Last week, for example, Excite@Home wrote off US$4.6bn in goodwill, or intangible assets, largely to account for a pair of high-priced acquisitions: Excite.com and Web greeting card site Blue Mountain Arts.
Excite@Home is not alone in using a write-off to signal difficulties in running ad-supported Web businesses. AT&T, its majority shareholder, on Monday took a related $1.6bn charge against earnings.
Also on Monday, Walt Disney made a surprising announcement that it will shut down operations for its Go.com portal and lay off about 400 employees. The company added that it will take a $790m noncash write-off of Go.com's intangible assets and an additional $25m to $50m write-off for severance and fixed assets.

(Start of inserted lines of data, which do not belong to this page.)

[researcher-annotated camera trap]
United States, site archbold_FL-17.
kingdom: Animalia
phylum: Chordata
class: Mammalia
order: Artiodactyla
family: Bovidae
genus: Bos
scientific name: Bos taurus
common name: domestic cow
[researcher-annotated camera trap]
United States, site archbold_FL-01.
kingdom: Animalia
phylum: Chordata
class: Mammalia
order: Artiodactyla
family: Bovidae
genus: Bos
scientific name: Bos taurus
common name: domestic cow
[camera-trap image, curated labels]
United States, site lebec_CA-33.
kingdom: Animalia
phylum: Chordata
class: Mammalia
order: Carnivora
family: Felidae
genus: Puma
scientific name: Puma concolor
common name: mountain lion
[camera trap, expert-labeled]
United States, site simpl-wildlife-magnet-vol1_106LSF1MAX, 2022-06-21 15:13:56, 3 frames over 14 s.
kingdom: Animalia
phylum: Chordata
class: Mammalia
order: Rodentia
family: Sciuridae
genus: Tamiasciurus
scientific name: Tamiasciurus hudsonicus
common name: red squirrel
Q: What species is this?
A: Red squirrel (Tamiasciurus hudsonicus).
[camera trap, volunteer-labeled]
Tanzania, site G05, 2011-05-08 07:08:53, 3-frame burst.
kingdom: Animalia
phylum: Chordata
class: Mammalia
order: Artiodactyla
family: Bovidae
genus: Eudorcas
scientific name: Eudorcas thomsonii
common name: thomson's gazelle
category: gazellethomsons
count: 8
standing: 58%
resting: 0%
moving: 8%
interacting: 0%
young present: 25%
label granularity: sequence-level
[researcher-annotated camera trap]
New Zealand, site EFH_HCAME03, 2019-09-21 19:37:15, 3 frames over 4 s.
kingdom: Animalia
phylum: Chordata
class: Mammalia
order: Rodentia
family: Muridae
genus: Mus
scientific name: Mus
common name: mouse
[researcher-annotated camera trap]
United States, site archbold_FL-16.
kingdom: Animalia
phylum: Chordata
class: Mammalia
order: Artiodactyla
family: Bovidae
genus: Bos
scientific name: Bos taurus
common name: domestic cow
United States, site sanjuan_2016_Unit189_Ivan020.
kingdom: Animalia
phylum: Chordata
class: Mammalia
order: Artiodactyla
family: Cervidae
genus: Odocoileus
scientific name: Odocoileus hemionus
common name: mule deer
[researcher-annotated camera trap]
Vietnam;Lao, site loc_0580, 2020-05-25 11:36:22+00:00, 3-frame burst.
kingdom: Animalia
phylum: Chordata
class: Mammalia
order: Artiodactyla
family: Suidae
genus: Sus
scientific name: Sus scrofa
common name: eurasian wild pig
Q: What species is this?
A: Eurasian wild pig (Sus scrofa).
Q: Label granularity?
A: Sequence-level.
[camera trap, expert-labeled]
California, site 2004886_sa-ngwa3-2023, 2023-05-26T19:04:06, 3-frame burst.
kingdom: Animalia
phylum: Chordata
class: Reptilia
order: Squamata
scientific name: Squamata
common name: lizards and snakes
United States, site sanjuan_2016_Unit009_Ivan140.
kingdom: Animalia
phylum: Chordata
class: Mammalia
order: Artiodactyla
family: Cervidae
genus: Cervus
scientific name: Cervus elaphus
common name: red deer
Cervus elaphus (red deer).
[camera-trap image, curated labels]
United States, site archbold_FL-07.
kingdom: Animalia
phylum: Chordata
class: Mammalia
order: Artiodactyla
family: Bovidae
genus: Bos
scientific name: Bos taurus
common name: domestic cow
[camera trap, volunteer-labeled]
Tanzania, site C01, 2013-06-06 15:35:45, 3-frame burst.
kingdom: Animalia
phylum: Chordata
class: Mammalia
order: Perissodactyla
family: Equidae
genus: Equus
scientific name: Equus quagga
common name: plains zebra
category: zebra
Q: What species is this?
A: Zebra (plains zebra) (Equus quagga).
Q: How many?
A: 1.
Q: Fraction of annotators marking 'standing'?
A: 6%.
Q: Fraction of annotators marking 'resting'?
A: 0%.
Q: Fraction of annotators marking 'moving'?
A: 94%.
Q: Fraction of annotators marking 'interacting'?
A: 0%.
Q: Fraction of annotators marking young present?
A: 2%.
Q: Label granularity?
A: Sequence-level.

Terra Lycos, created when Terra Networks and Web portal Lycos merged in October, faced a similar valuation issue as Internet stock prices went into free-fall shortly after the deal was announced in May. Spanish Internet service provider Terra had originally guaranteed a $12.5bn floor for the all-stock deal but later renegotiated the terms, taking some $6bn off the final price.
The round of write-offs begs the question of whether other companies will have to write off assets as well. The pieces seem to be there: the online advertising market is souring, and Internet investments, once fuelled by soaring stock prices, have become expensive busts.
Many companies made large bets on the Internet with cash or stock. But few are likely to feel the pain as keenly as Excite@Home, according to analysts, who said the Excite and @Home deal stands out in a sea of high-priced mergers.
For one thing, @Home issued an additional 50 percent of its total number of outstanding shares to acquire Excite, putting a relatively high percentage of its total valuation at risk. In addition, the company failed to take advantage of a then-common accounting tool, known as "pooling-of-interest", used by many to help reduce the cost of mergers.
Although new restrictions on pooling have since made it less attractive, some of the recent biggest -- and arguably overpriced -- dot-com mergers used the technique, which does not require companies to write off depreciating assets. Yahoo!'s $5.04bn purchase of Broadcast.com and its $2.87bn acquisition of GeoCities, for example, both used the pooling method.